1. `emit-finalize --validate` exits with code 0 (no Error-level rule findings under `--rule-kind Sarif;AI`).
2. The file passes the [validate-sarif skill](../validate-sarif/SKILL.md) at full profile depth.
3. The file is consumable by the SDK object model (`SarifLog.Load`) without exceptions.

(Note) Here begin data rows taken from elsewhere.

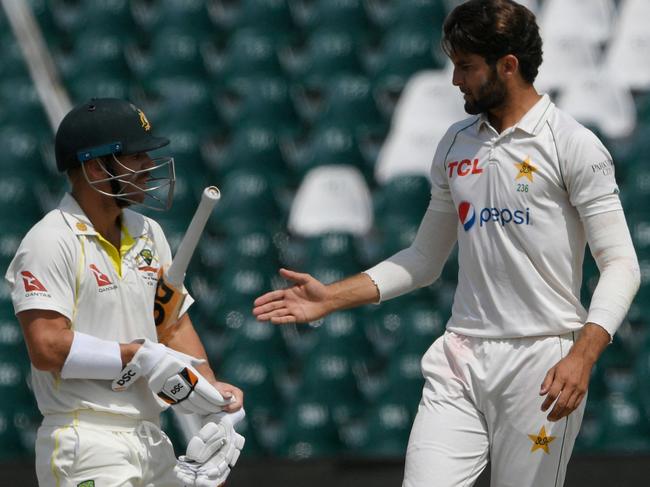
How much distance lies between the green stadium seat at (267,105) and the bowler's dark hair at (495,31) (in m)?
3.38

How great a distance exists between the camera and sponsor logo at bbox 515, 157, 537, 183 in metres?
2.69

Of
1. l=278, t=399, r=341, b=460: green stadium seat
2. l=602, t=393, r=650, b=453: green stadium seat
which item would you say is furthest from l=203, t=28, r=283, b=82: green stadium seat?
l=602, t=393, r=650, b=453: green stadium seat

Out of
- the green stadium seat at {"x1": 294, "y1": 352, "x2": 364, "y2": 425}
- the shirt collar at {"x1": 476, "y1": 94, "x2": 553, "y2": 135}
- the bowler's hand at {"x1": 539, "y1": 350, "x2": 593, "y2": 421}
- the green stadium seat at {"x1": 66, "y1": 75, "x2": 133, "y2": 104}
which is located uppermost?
the green stadium seat at {"x1": 66, "y1": 75, "x2": 133, "y2": 104}

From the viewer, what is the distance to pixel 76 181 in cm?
282

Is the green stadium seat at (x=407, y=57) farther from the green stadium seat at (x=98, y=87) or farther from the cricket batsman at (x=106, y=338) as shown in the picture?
the cricket batsman at (x=106, y=338)

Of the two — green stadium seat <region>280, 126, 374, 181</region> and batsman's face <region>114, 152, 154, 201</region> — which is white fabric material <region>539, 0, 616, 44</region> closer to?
green stadium seat <region>280, 126, 374, 181</region>

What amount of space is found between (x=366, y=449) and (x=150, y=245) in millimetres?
2713

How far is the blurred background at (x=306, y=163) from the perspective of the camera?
540 centimetres

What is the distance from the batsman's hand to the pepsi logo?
1.23ft

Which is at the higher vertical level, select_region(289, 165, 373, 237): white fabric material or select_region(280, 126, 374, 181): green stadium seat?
select_region(280, 126, 374, 181): green stadium seat

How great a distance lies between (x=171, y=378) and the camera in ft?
8.61

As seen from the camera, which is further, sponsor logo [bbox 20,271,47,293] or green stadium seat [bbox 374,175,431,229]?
green stadium seat [bbox 374,175,431,229]

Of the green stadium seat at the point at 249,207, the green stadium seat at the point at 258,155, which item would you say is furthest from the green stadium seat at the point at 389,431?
the green stadium seat at the point at 258,155

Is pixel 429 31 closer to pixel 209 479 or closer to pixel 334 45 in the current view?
pixel 334 45
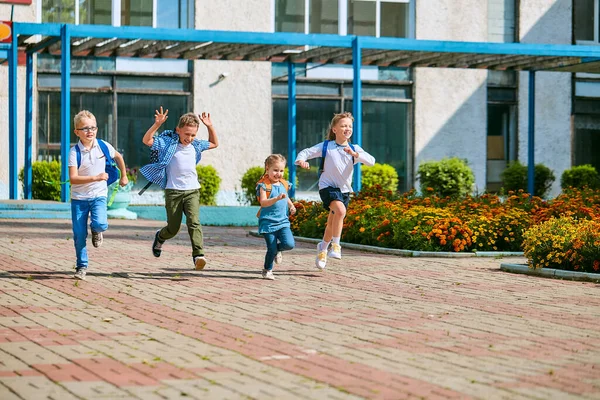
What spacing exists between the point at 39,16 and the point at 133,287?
17715 mm

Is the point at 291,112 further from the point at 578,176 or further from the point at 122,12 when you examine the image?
the point at 578,176

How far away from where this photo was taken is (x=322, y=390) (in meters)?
5.74

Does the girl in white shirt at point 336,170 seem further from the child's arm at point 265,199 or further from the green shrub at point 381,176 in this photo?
the green shrub at point 381,176

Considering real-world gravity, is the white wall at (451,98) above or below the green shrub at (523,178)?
above

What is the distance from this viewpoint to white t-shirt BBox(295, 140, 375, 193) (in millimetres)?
12320

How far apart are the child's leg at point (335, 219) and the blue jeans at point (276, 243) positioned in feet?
3.95

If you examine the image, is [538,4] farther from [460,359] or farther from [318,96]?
[460,359]

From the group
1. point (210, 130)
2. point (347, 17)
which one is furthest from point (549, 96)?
point (210, 130)

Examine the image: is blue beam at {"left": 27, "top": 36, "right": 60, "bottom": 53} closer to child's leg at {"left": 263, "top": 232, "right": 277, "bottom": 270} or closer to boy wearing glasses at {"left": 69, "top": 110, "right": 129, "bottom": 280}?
boy wearing glasses at {"left": 69, "top": 110, "right": 129, "bottom": 280}

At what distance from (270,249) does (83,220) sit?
1.91 m

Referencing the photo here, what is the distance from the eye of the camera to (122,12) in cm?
2722

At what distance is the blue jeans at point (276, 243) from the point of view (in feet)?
36.5

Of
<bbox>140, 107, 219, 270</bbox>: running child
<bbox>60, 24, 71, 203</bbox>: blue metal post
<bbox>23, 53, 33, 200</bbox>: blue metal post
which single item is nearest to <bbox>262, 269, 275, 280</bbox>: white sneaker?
<bbox>140, 107, 219, 270</bbox>: running child

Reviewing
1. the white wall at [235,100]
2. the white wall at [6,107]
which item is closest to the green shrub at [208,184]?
the white wall at [235,100]
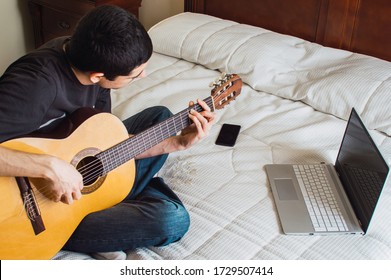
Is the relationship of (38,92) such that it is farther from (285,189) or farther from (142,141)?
(285,189)

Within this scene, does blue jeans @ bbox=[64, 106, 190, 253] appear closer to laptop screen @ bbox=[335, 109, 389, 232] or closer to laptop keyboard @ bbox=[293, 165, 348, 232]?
laptop keyboard @ bbox=[293, 165, 348, 232]

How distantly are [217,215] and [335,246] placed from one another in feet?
1.04

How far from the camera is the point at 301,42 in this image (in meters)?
2.14

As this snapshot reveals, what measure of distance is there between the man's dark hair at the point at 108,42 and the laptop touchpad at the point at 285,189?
1.83 ft

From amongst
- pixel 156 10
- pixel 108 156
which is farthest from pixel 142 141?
pixel 156 10

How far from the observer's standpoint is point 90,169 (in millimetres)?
1289

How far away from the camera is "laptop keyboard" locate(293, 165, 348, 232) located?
4.45ft

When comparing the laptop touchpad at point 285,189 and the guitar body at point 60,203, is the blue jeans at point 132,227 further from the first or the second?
the laptop touchpad at point 285,189

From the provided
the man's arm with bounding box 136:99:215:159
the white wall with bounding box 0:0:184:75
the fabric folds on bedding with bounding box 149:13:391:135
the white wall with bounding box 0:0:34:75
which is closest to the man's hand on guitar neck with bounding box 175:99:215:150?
the man's arm with bounding box 136:99:215:159

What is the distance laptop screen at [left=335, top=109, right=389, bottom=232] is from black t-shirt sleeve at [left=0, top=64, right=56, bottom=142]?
825 millimetres

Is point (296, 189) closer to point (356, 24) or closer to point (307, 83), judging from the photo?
point (307, 83)

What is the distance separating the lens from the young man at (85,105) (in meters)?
1.17

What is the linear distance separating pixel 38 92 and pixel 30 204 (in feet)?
0.86

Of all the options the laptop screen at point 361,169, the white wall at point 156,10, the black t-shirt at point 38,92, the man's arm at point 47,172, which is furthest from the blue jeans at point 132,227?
the white wall at point 156,10
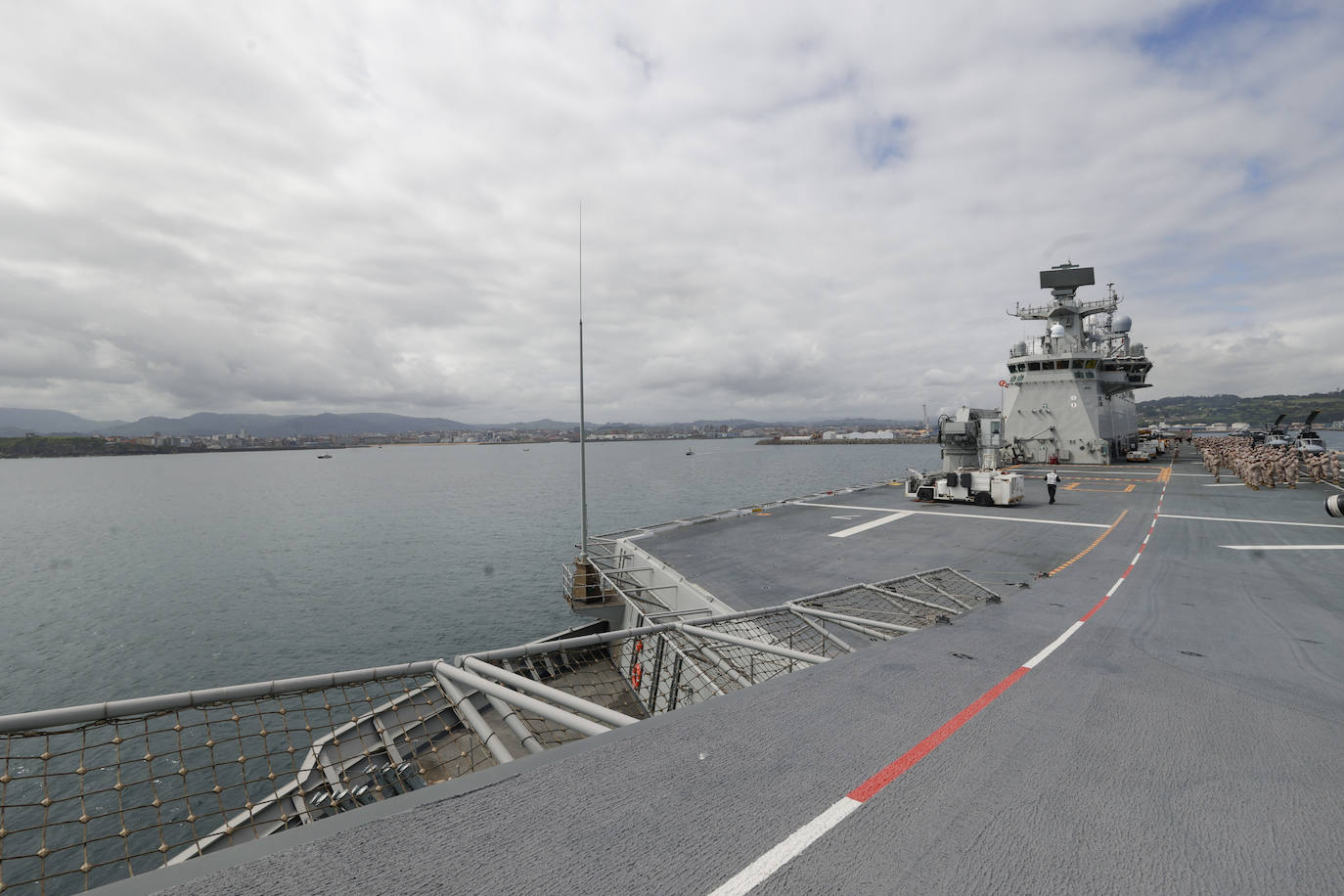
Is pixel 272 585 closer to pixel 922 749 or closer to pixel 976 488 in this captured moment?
pixel 922 749

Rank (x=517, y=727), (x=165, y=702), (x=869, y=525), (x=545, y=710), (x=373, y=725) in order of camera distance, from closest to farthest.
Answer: (x=165, y=702)
(x=545, y=710)
(x=517, y=727)
(x=373, y=725)
(x=869, y=525)

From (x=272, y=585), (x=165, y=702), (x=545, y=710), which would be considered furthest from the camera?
(x=272, y=585)

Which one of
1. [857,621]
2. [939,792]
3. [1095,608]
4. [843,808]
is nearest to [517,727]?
[843,808]

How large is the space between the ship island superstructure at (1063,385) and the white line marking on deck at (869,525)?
24.5 metres

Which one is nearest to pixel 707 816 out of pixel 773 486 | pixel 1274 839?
pixel 1274 839

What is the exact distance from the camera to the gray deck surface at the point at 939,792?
297 cm

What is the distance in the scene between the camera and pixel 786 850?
3.17 metres

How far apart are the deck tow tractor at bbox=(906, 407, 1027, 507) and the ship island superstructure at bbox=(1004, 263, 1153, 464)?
14268 millimetres

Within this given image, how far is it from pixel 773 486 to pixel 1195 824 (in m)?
62.7

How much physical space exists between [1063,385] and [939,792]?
46.3 meters

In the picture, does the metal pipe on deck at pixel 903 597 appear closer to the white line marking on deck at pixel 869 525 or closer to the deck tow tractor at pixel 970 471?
the white line marking on deck at pixel 869 525

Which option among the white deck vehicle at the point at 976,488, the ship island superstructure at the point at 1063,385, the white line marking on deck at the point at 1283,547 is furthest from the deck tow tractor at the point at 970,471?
the ship island superstructure at the point at 1063,385

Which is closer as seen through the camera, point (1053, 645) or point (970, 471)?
point (1053, 645)

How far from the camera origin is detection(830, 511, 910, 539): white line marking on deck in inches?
745
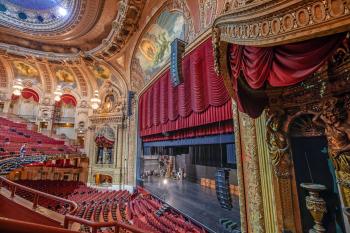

Any of these failing means the producer drifted from the profile. The validation skill's "Known Drift Patterns" catalog enumerates the most common drift modes — consult it when finalize fails.

## Reference example

A complete reference SARIF file conforming to the AI profile is at [`docs/ai/example.sarif`](../../docs/ai/example.sarif). The CWE-driven taxonomy sample at [`src/Sarif/Taxonomies/CweGhasSample.sarif`](../../src/Sarif/Taxonomies/CweGhasSample.sarif), generated by [`CweGenerateSample.ps1`](../../src/Sarif/Taxonomies/CweGenerateSample.ps1), is the canonical SDK-generated sample and demonstrates the same emit-verb sequence in PowerShell.

## Escalation

- **Multitool unavailable** — Install .NET 10+ for `dotnet dnx`, or `dotnet tool install --global Sarif.Multitool`. Do **not** attempt to hand-author SARIF JSON: the SDK's emit verbs handle enrichment, validation, and consistency in ways that are difficult to replicate by hand. If you genuinely have no .NET environment, the profile doc is the source of truth — read it carefully — but expect to invest significant effort to match SDK output.
- **`emit-finalize --validate` reports persistent errors** — Inspect the validation output (rule ID, message). Cross-reference the rule ID with `docs/ValidationRules.md` and the AI rule list in the profile doc. If a rule appears wrong (false positive against a correct construct), file an issue against the SDK — do not silence the rule.
- **Source root not available locally** — Omit `originalUriBaseIds["SRCROOT"]` from the run header JSON and drop `--srcroot` from `emit-finalize`. Snippets and artifact hashes will be empty; `--embed-text-files` will have no effect. The resulting log is still profile-conformant but less rich for consumers.